Хроника одного полка. 1916 год. В окопах | страница 121
– Завтра, ещё надо кое-что доделать в управлении генерал-квартирмейстера…
– А мне уже не сидится…
– Понимаю!
– Да. Мы большую работу провели перед тем, как сюда приехать…
– Могу себе представить…
– Я в полном восторге от главкома…
Вяземский слушал.
– Во-первых, огромное внимание агентурной разведке, без этого никакие планы не составляются, у меня не то что в отпуск, а перечитать полученные бумаги нет времени, и техника, мы начали применять технику…
Вяземскому хотелось задать уточняющий вопрос, но он видел, что Адельбергу и самому хочется всё рассказать.
– Мы стали использовать фотографическую съёмку укреплений с аэропланов, делать это периодически с интервалом в несколько дней, когда погода, конечно, позволяет, делать наложения, представляете, все изменения как на ладони… Но это ладно, мы стали поднимать всю информацию на карту и делать фотоснимки в масштабе и передавать всё это на места, то есть наши командиры полков, вплоть до командиров батальонов точно знают, кто и что у них за линией фронта, какие инженерные сооружения, какие пулемётные гнёзда, где бетонные, где насыпные, сектора обстрела; на каком расстоянии друг от друга расположены линии укреплений, обрабатываем показания пленных, перебежчиков и языков, всё это поднимаем на карту, снова делаем копии и передаём…
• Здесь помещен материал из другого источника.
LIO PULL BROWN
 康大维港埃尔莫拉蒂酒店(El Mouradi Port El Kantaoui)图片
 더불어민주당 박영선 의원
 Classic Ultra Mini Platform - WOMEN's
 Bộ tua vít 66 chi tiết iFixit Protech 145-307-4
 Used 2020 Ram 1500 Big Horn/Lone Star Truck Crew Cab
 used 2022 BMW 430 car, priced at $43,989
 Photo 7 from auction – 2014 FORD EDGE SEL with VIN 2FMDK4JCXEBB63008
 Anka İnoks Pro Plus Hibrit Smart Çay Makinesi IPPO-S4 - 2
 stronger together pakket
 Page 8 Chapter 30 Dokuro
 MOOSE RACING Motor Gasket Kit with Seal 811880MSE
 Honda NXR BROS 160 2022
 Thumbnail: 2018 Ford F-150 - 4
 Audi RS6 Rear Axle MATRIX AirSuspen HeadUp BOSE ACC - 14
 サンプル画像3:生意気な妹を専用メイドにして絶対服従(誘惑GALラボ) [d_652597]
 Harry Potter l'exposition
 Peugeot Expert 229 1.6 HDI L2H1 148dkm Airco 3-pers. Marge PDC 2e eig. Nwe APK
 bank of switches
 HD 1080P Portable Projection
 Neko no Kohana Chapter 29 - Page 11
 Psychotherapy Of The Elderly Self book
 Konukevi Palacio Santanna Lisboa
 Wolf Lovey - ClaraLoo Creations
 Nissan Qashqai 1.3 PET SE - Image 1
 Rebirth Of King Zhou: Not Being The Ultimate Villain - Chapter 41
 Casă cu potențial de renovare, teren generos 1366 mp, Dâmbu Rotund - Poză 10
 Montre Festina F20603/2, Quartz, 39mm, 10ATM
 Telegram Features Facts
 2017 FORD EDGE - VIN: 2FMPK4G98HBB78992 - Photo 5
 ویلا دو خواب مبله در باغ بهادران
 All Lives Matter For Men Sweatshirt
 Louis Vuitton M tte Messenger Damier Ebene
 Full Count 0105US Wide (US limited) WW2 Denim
– Полная картина, – подхватил Вяземский. Он вспомнил своё почти полугодовое стояние на Тырульском болоте и то, какую информацию он получал от разведки 12-й армии, практически никакую. Конечно, противника против себя им приходилось разведывать самим, и, хорошо, что соседи справа были, по сути, разведчики, партизаны атамана Пунина, с ними можно было обмениваться сведениями, что и происходило, а вот от соседей слева, от VI Сибирского корпуса, ничего не поступало, как будто они этой работы и не вели. Хотя, конечно, было ясно, какие разные уровни: разведка драгунского полка и разведка фронта, нечего сравнивать, и Вяземский с удовольствием слушал своего собеседника. И больше всего его волновало то, что со стороны своего начальства, что командующего Северным фронтом Куропаткина, что командующего 12-й армией Радко-Дмитриева, он не чувствовал, чтобы что-то планировалось, что-то готовилось, чувствовал другое, что его драгуны уже не те, война застряла в одном положении и насквозь пропиталась сыростью в одном окопе. В самом конце февраля его полк был передан в распоряжение 2-й армии Западного фронта, но из-за бардака на транспорте к наступлению они опоздали, и он только слышал об атаке через озеро Нарочь, и прибыли к тому моменту, когда наступление захлебнулось. 5 марта оно началось и превратилось в десятидневное побоище. Корпуса один за другим шли на германскую проволоку, всё сгорало в огне германской крупнокалиберной артиллерии. Русская полевая артиллерия была беспомощной против бетонных сооружений противника, войска увязали в весенней бездонной топи. Полки расстреливались у проволоки и на проволоке. I Сибирский корпус прорвал грудью мощные позиции 21-го германского корпуса, но, не поддержанный, захлебнулся. Небольшой успех был только в группе генерала Балуева, там 8 марта V корпус выбил немцев из их укреплений в Поставах. Бойня длилась до 15 марта и даже 1 апреля, пока, наконец, Ставка не приказала всё прекратить.